The Angel Appearing to the Shepherds
Thomas Cole
1833-1834
America
Oil on canvas
80.30
Thomas Cole was America's first great landscape painter and the founder of the group of mid-nineteenth-century New York landscapists known as the Hudson River School. The Angel Appearing to the Shepherds is Cole's largest canvas and one of his earliest and most ambitious attempts at historical landscape painting. It was produced in New York during the winter of 1833-34, and as Cole later said, it was completed in the astonishingly brief span of "about two months; I could not afford more [time]."
The dramatic New Testament story unfolds in a sweeping nocturnal landscape struck by bursts of heavenly light. Appearing in golden light, an angel announces Christ's birth to startled shepherds in the fields below; the light surrounding the angel serves as a symbol of spiritual awakening. The shepherds, for example, represent three successively higher states of spiritual response to the angel's message, beginning with the stunned fear of the praying youth and culminating in the quiet understanding of the standing elder. Some scholars have noted that the middle shepherd bears a resemblance to Cole and may be an idealized self-portrait.

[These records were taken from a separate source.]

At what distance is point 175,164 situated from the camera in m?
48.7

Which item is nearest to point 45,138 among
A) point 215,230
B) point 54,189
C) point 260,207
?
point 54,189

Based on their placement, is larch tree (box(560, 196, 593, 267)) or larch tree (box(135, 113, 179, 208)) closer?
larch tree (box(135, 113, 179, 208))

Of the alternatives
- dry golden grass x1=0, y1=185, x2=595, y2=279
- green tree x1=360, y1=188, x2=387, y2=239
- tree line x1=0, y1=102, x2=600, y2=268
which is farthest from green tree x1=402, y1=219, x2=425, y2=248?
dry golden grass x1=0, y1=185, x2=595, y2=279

Undine Rising from the Fountain
Chauncey Bradley Ives
modeled ca. 1880-82
America
Marble
86.481
Undine, Rising from the Fountain, modeled ca. 1880–82 Marble White marble seems to dissolve into rippling wet fabric as the water nymph Undine changes from liquid to human form. Abandoned by her husband, the heartbroken nymph is seeking revenge: an embrace that will drown him with tears. Magical episodes like Undine’s metamorphosis—made famous by an 1811 German fairy tale—gave Chauncey Ives and other American sculptors valuable opportunities to show off their skills in illusionistic stone carving. Notice in particular the suggestions of Undine’s body beneath her gown and the nearly transparent veil above her head.
Woman in a Pergola with Wisteria
Tiffany Studios
ca. 1910-14
America
Leaded glass with copper foil, stain, and enamel
78.477
It was long assumed that the woman in this window was modeled after the ex-wife of Captain Joseph De Lamar (1843–1918), the millionaire who commissioned Tiffany to create this spectacular work for his Long Island home, Pembroke Estate. New research re-identifies the mysterious figure as De Lamar’s lifelong, and unrequited, love: the famous American opera singer Lillian Nordica (1857–1914).

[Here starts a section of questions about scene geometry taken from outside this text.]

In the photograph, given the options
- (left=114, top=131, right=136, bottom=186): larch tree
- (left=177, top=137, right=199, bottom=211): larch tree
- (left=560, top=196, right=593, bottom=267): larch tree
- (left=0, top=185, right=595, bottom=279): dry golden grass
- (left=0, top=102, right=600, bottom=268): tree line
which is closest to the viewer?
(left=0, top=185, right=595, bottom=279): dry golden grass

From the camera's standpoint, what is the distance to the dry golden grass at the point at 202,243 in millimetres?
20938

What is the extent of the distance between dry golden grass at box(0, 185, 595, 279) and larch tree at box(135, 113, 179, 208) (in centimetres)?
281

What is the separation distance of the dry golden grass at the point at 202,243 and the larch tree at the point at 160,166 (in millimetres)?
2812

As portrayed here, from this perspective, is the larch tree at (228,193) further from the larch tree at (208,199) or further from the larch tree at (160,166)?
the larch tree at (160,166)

Nordica performed the titular role of Verdi’s Aida in New York from 1894 to 1906. In her official photograph, she is draped in a manner that is strikingly similar to Tiffany’s depiction in glass. De Lamar and Nordica shared a deep friendship, and he asked her to marry him on at least two separate occasions, some 30 years apart (in 1874 and again in 1905). Although their marriage never came to pass, De Lamar’s choice of imagery attests to and immortalizes his lifelong affection for Lillian Nordica.